Constructing 5x7 matrix displays like those used on NYC subways to show the train line - the A in this case.
The curriculum is divided into seven major topics: circuits, codes, information, computation, communication, storage, and control. Each topic is introduced through everyday experiences with such artifacts as emojis, calculators and supermarket bar codes, as well as control systems in the human body. These lead to hands-on activities, such as translating between binary and decimal, computing in binary, examining individual pixels displayed by cell phones, detecting and correcting errors in messages and deconstructing bar codes.
Course 1 provides an overview of electricity, including LEDs, batteries and switches, and concludes by introducing schematic diagrams. Course 2 develops logic circuits, focusing on the OR, AND & XOR connections, and culminates in the design of adder circuits.
Course 1 begins with symbols, and then introduces codes as systems of symbols. Next, it focuses on number bases, and develops binary codes. In course 2, the focus shifts to fixed and floating point representations of large and small numbers, using the calculator to explore the limits of each representation
Beginning with simple examples of one-bit messages, students learn the concept of information and how it is measured. Activities includes sorting analog and digital devices, binary searches and constructing alphanumeric display schemes. Course 2 focuses on how monochrome and color images are displayed in print and on electronic screens.
Course 1 looks at alternative algorithms for addition in decimal and binary, while course 2 focuses on signed arithmetic in both systems.

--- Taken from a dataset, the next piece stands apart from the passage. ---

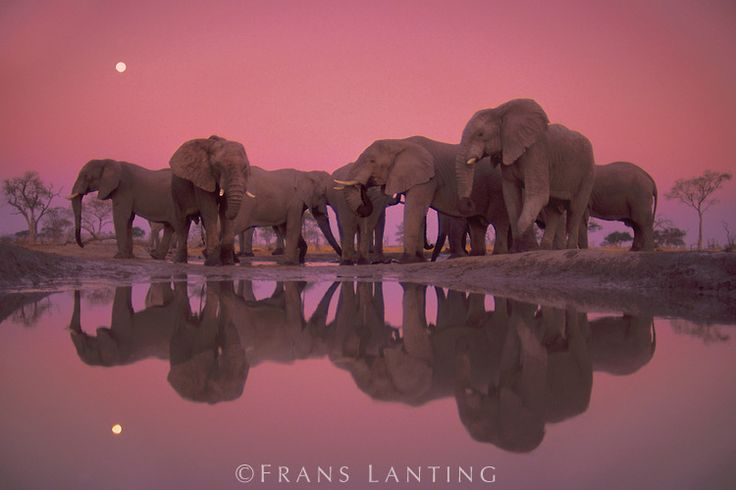 #photographer : Frans Lanting - African elephants at twilight, Loxodonta africana, Chobe National Park, Botswana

Course 1 develops the basic problem of communication, and then focuses on the use of redundancy in communication, leading to parity-based methods for detecting errors. Course 2 dissects supermarket bar codes as well as error-correcting codes
This unit begins by comparing storage and communication, introducing data storage methods in the natural world and in pre-computer technology. Course 2 looks at computer storage of emojis, images, sound and video.
Beginning with control systems in the human body, this unit develops the concept of control in course 1, and then focuses on a variety of familiar technological control systems. Course 2 focuses on the societal and safety implications of control systems, using Tesla Autopilot as a major example of what can go wrong.